2 THE LONDON FREE SCHOOL


After the 1965 Albert Hall beat poetry happening, the next key event in the history of British counter-culture was the London Free School. This proto-community action group has been described as an ‘anarchic temporary coalition’ of post-Rachman housing activists and the new hippy generation. To varying degrees of involvement, the latter numbered John ‘Hoppy’ Hopkins, Michael X, Pete Jenner, Michael Horovitz, Graham Keen, Neil Oram, Jeff Nuttall, Mike McInnerney, John Michell, Julie Felix, Joe Boyd of Electra Records, the jazz writer Ron Atkins, the Warhol star Kate Heliczer, Harvey Matusow, the Beatles manager Brian Epstein and RD Laing. At the inaugural meeting on Elgin Avenue the group announced that ‘the Free School hoped to run some local dances, carnivals in the summer, playgroups for children, street theatre, and so on.’

Hoppy told me it was “an idea – it lasted for a few months and so many interesting things came out of it… it was one of the myriad things that went down in those days.” In ‘Days in the Life’ he called it “a scam”, and “an idea that really shouldn’t be inflated with too much content, because there really wasn’t too much content.” His main co-hort, Pete Jenner, the LSE economics lecturer-turned rock group manager, described the Free School as either the first “public manifestation of the underground in England”, or hippy dogooding that amounted to little more than “a couple of sessions in some terribly seamy rooming house of Michael X’s.”





But it started Notting Hill Carnival; at any rate, as explained by Jeff Nuttall in ‘Bomb Culture’: ‘Ultimately the Free School did nothing but put out a local underground newsletter and organise the 2 Notting Hill Gate Festivals, which were, admittedly, models of exactly how the arts should operate – festive, friendly, audacious, a little mad and all taking place on demolition sites, in the streets, and in a magnificently institutional church hall.’ In the actual Free School building, 26 Powis Terrace/Hedgegate Court (a former brothel opposite David Hockney’s studio), by all accounts not much happened apart from band practices in Dave Tomlin’s psychedelic basement. Michael X, posing Puff Daddy-style with a silver-topped cane, is said to have scared off any actual local people.

**Material provided:**

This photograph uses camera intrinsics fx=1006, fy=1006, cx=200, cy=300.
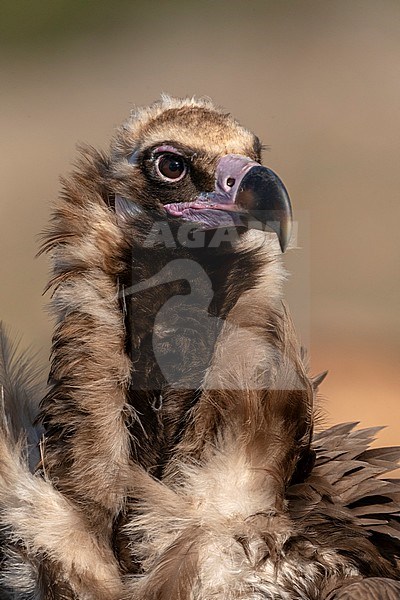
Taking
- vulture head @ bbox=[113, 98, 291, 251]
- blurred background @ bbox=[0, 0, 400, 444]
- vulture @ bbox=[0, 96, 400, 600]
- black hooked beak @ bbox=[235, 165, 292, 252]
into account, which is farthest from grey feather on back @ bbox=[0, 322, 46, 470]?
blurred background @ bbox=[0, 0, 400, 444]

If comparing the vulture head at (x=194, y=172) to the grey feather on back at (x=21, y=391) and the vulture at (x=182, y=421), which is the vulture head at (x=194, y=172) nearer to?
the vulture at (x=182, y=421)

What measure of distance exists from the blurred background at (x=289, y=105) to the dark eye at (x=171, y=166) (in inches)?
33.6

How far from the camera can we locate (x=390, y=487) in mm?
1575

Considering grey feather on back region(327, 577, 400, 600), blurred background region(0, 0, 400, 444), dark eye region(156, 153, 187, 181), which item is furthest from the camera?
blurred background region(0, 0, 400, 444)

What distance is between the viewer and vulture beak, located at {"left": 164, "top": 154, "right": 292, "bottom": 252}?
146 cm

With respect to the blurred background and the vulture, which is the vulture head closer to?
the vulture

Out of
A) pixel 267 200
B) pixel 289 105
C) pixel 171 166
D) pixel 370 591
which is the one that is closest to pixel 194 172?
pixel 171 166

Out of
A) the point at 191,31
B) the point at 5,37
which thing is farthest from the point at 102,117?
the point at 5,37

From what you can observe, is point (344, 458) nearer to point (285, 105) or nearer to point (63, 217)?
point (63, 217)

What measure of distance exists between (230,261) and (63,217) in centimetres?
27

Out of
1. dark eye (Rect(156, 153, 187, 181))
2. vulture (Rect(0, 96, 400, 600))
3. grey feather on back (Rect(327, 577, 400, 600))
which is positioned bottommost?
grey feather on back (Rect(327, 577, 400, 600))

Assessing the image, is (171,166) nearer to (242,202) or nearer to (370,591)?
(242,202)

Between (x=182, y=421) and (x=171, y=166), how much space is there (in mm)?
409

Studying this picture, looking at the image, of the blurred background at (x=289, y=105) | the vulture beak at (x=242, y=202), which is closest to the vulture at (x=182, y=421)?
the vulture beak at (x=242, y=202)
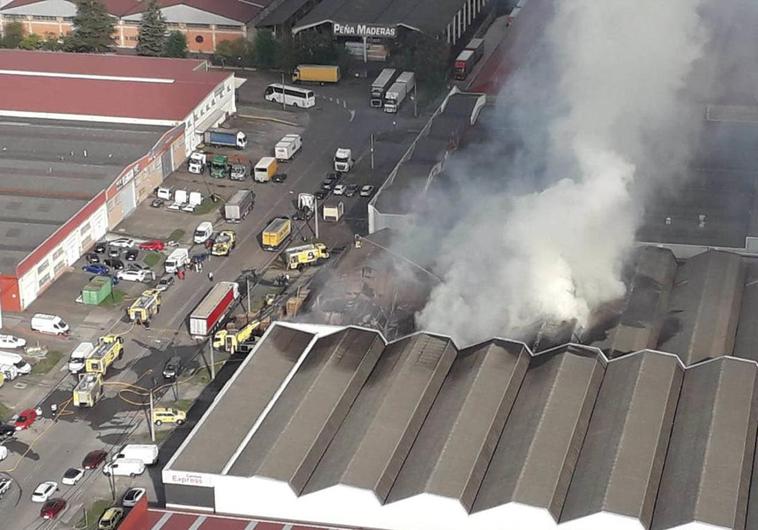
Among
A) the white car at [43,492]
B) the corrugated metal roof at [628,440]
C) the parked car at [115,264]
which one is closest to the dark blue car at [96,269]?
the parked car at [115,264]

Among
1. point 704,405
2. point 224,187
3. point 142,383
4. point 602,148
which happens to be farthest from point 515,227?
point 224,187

**To do:**
Quote the passage on the London Free School above word for word, starting at "But it started" and ending at "actual local people.".

**Answer:**
But it started Notting Hill Carnival; at any rate, as explained by Jeff Nuttall in ‘Bomb Culture’: ‘Ultimately the Free School did nothing but put out a local underground newsletter and organise the 2 Notting Hill Gate Festivals, which were, admittedly, models of exactly how the arts should operate – festive, friendly, audacious, a little mad and all taking place on demolition sites, in the streets, and in a magnificently institutional church hall.’ In the actual Free School building, 26 Powis Terrace/Hedgegate Court (a former brothel opposite David Hockney’s studio), by all accounts not much happened apart from band practices in Dave Tomlin’s psychedelic basement. Michael X, posing Puff Daddy-style with a silver-topped cane, is said to have scared off any actual local people.